PIN step-upThe pin confirmation method (request a PIN) is enabled per program. Programs without it reject method: "pin" with a 400 — use a passkey or 2FA code instead.
Treat 501 not_available as “your program can’t do this.” It is not an outage or a bug — it means the feature is turned off for your program. Handle it the same way you’d handle a feature flag.
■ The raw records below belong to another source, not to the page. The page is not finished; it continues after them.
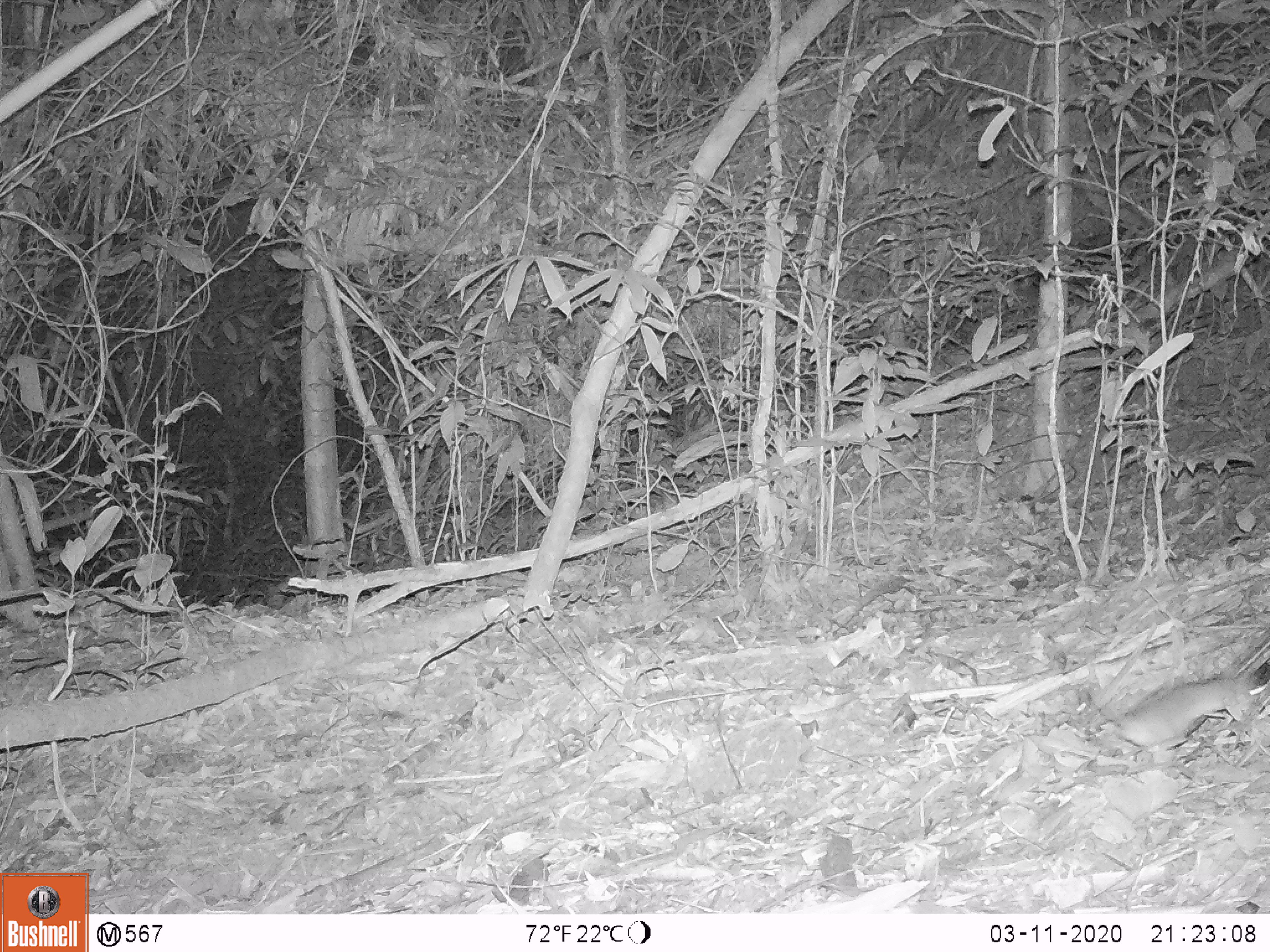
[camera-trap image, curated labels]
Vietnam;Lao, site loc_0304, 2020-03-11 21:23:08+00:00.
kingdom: Animalia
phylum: Chordata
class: Mammalia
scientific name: Mammalia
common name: mammal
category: unidentified small mammal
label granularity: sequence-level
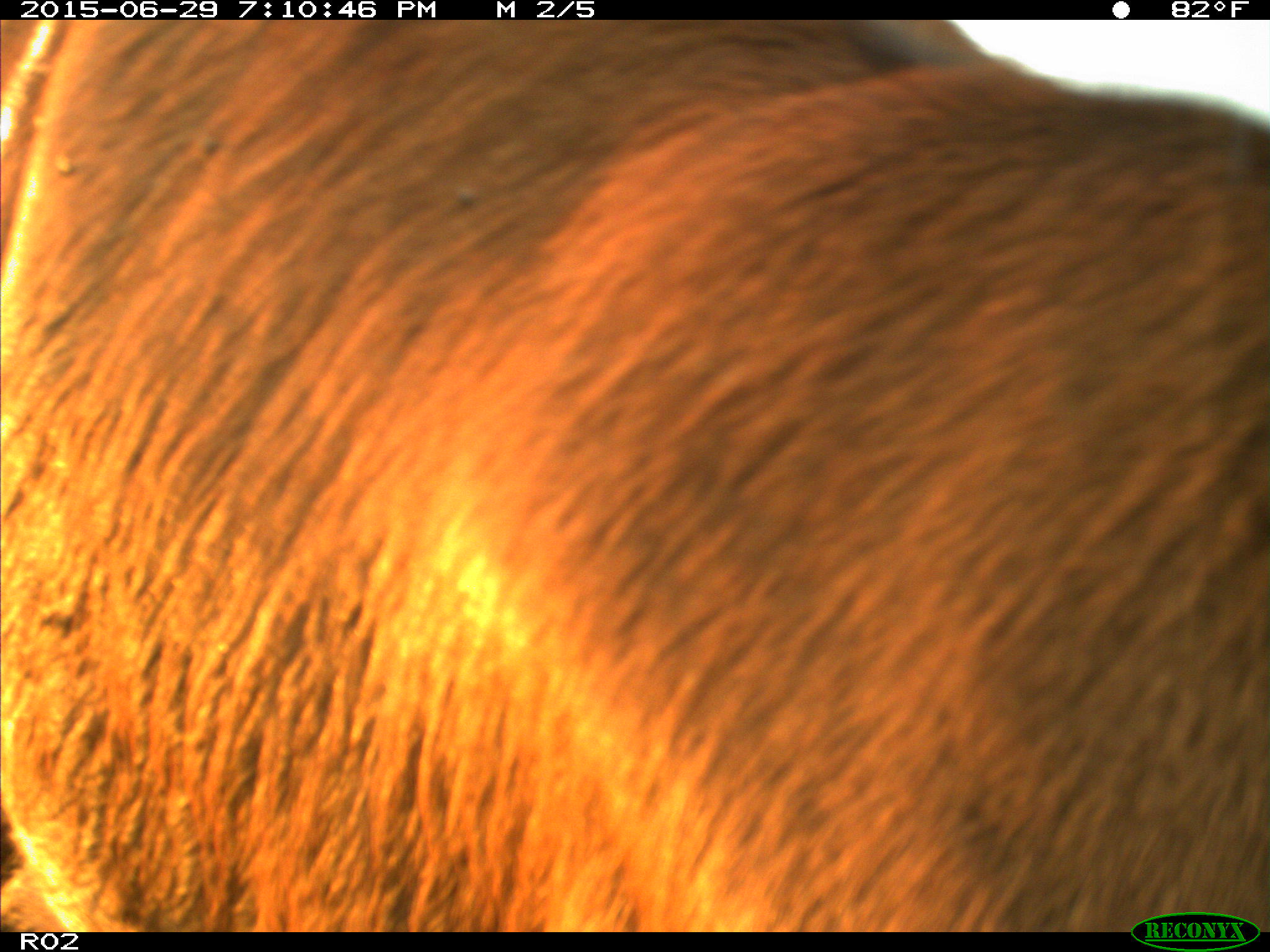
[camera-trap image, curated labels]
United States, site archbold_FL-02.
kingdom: Animalia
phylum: Chordata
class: Mammalia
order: Artiodactyla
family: Bovidae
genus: Bos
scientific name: Bos taurus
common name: domestic cow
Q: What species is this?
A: Bos taurus (domestic cow).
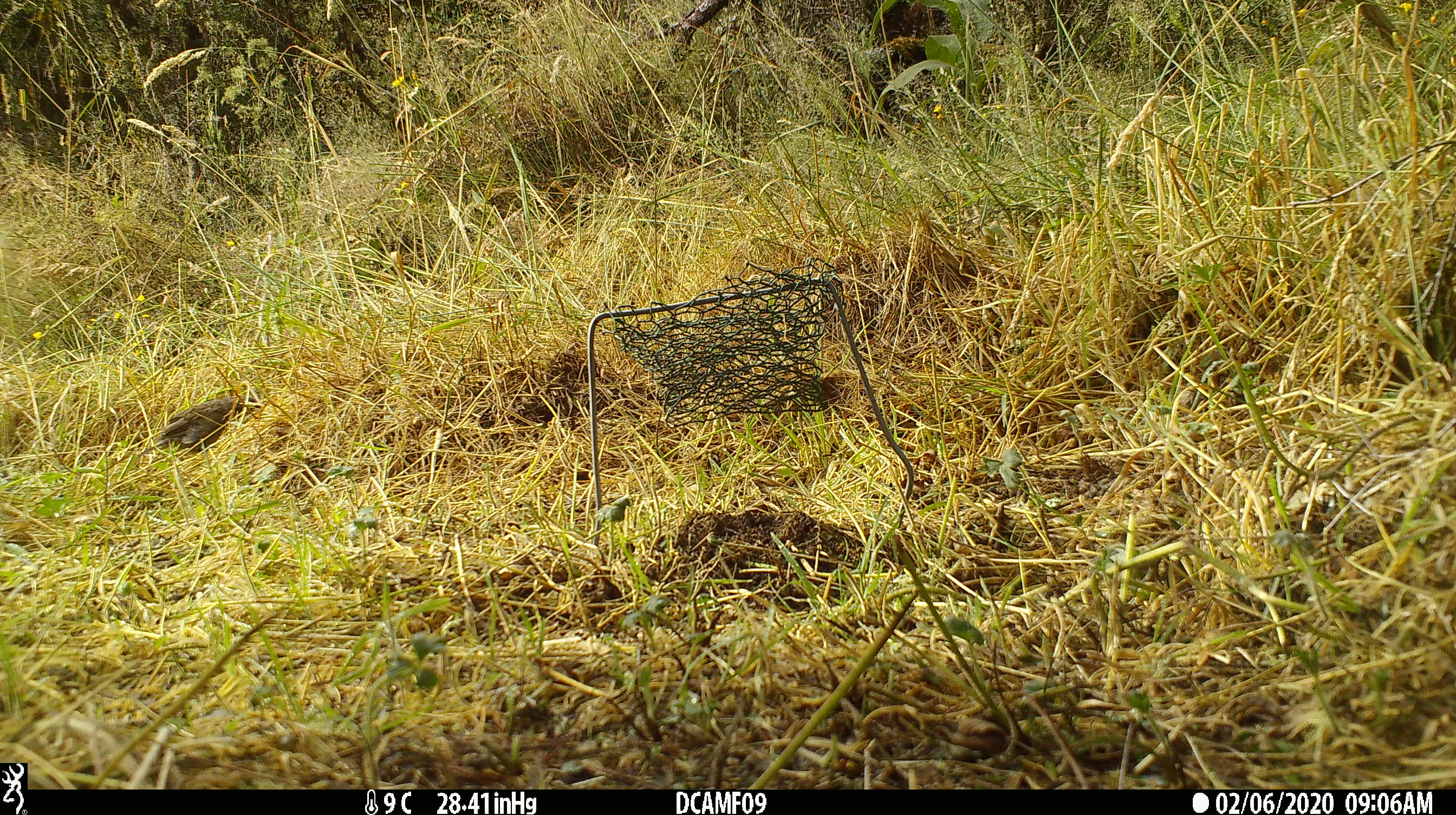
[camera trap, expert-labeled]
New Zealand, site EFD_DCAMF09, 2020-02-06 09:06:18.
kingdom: Animalia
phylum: Chordata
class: Aves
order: Passeriformes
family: Prunellidae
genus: Prunella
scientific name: Prunella modularis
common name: dunnock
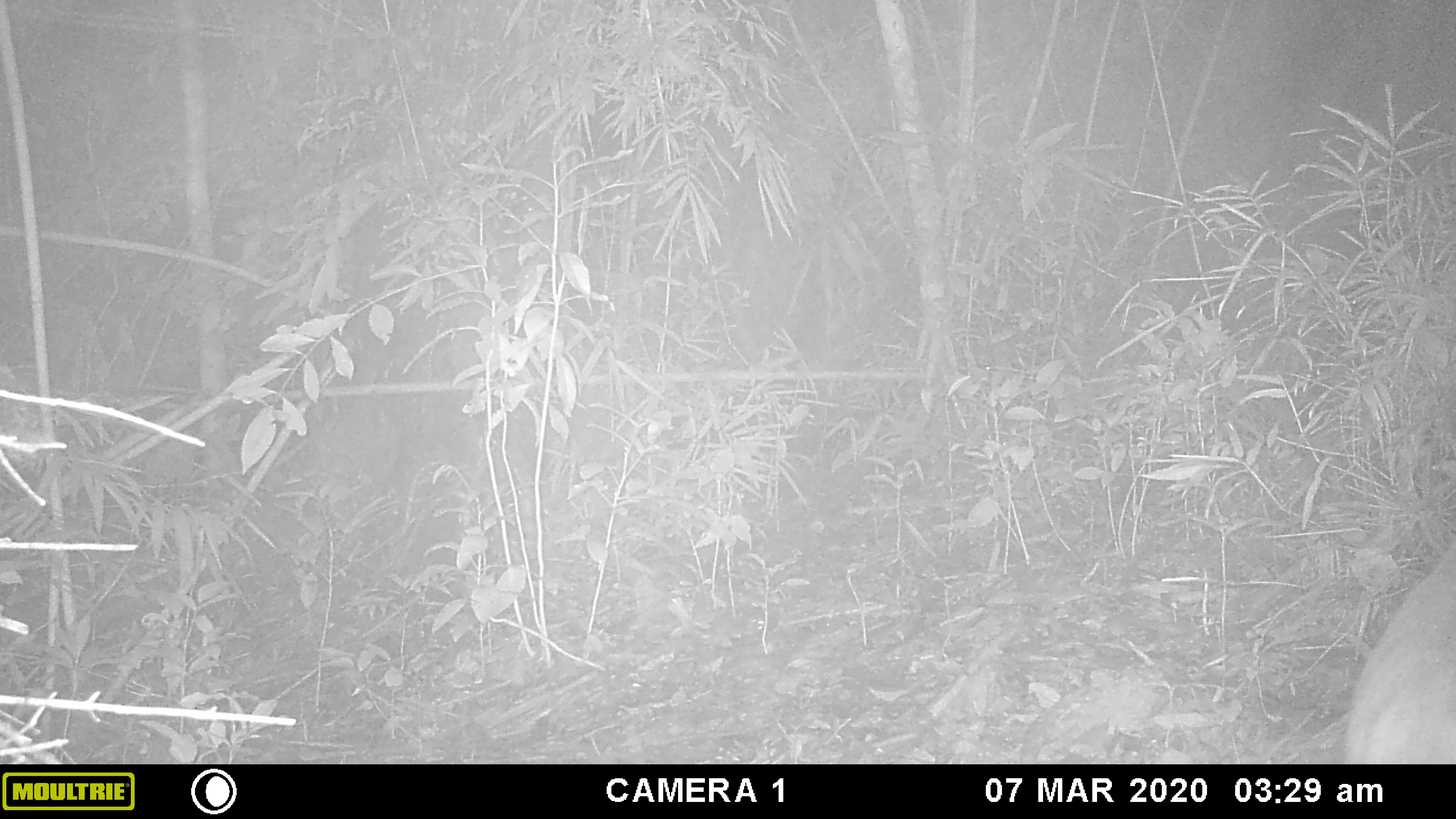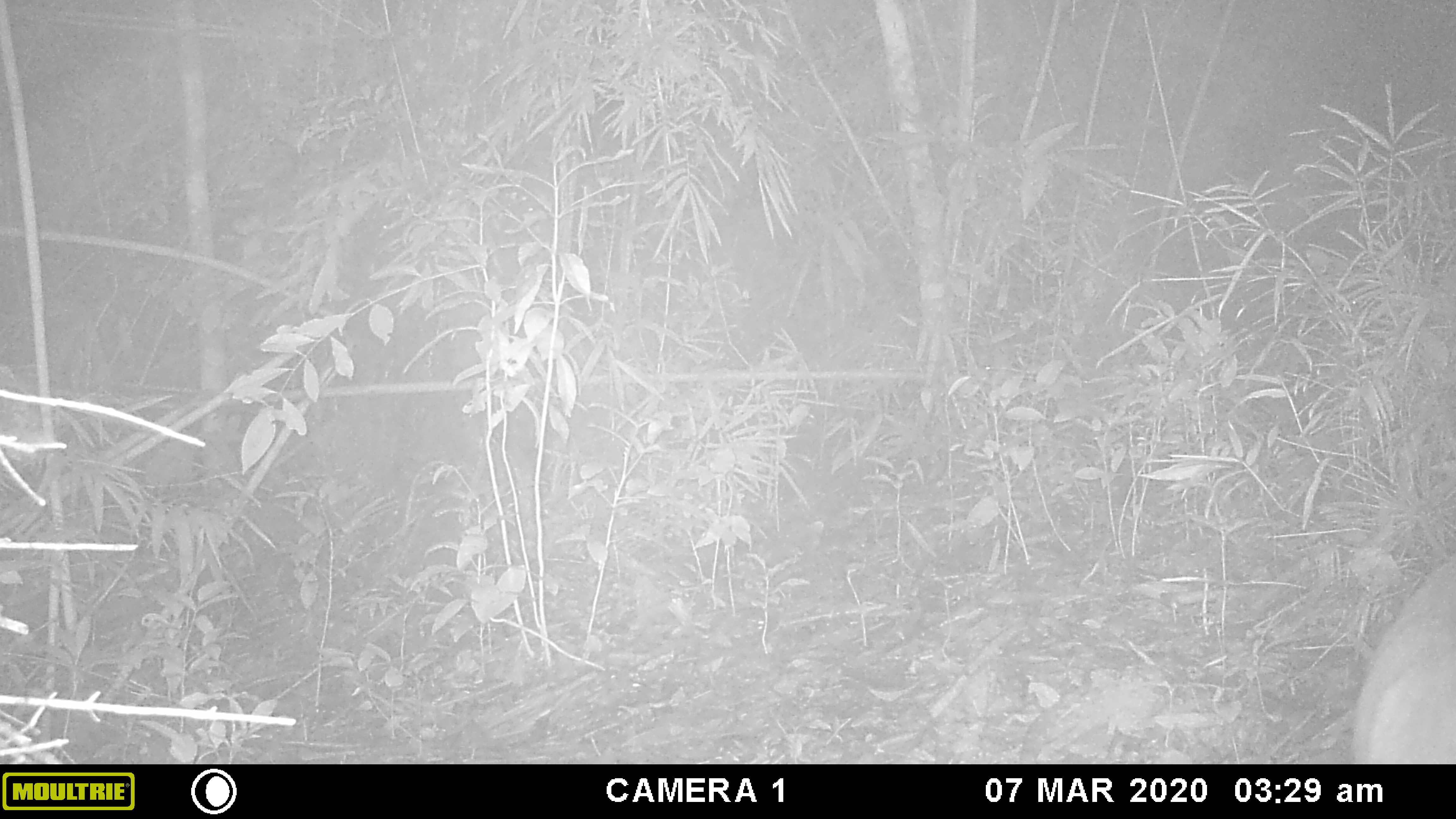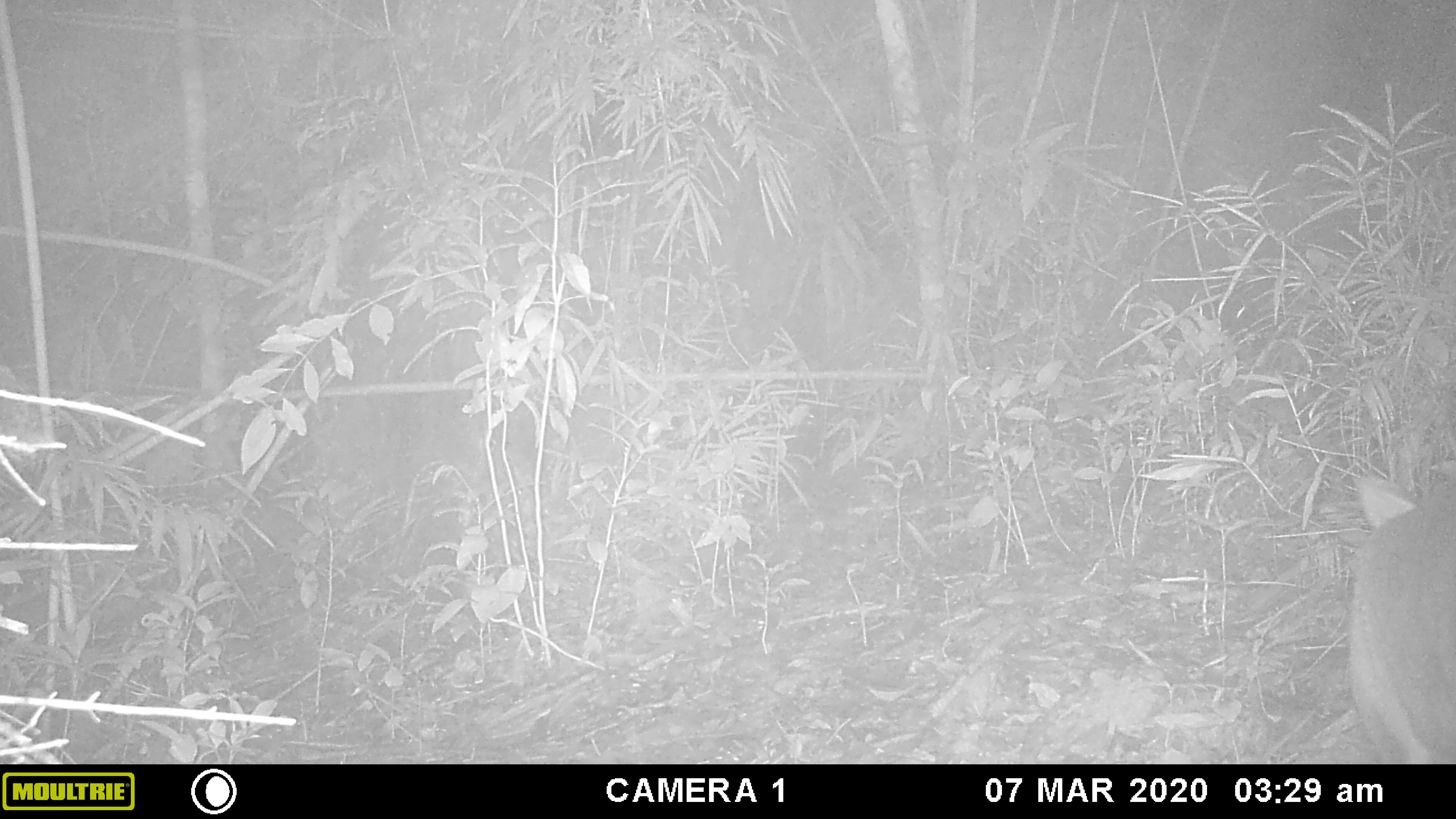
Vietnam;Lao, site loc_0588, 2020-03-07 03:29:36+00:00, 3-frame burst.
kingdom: Animalia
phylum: Chordata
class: Mammalia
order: Artiodactyla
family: Cervidae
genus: Muntiacus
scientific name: Muntiacus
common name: muntjacs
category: unidentified muntjac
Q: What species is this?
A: Unidentified muntjac (muntjacs) (Muntiacus).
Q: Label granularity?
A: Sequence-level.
Limits and details that vary

A few values differ between programs. Read them from the data instead of hard-coding them.
WhatWhat you’ll seeHow to handle it
Payment reference lengthA maximum that is usually between 35 and 140 charactersKeep references within your program’s limit. If you’re not sure, stay short.
Currencies and railsVaries by programCall GET /v1/payments/currencies to get the real list.
Account details you receiveAn IBAN, or a sort code and account number, or bothRead whichever fields are present on the account — don’t assume one format.
Payee details you sendAn IBAN (sometimes with a BIC), or a sort code and account numberSend what the payee’s account uses. The API checks you’ve sent the right ones.
Beneficiary addressRequired when you add a payee on some programs, optional on othersSend the payee’s address (line1, city, country) when your program requires it. If it’s required and you leave it out, the create is rejected.
The payment reference length is the one most likely to trip you up. The field allows up to 140 characters, but some programs accept fewer. If you go over your program’s limit, the payment is rejected.

A good habit

Write your integration so it reacts to the data and the API’s responses, rather than guessing in advance:
  • Read the fields that are present, instead of expecting a fixed shape.
  • Treat 501 not_available as “feature off for this program.”
  • Use GET /v1/payments/currencies for the live currency list.
Do that, and the same code works for every program with no special cases.
Coming improvement. To make this fully self-serve, we plan to add a single capabilities response you can read at the start — a simple list of what your program supports and its limits — so you won’t need to discover features by trial. Until then, the checks above are the way to find out.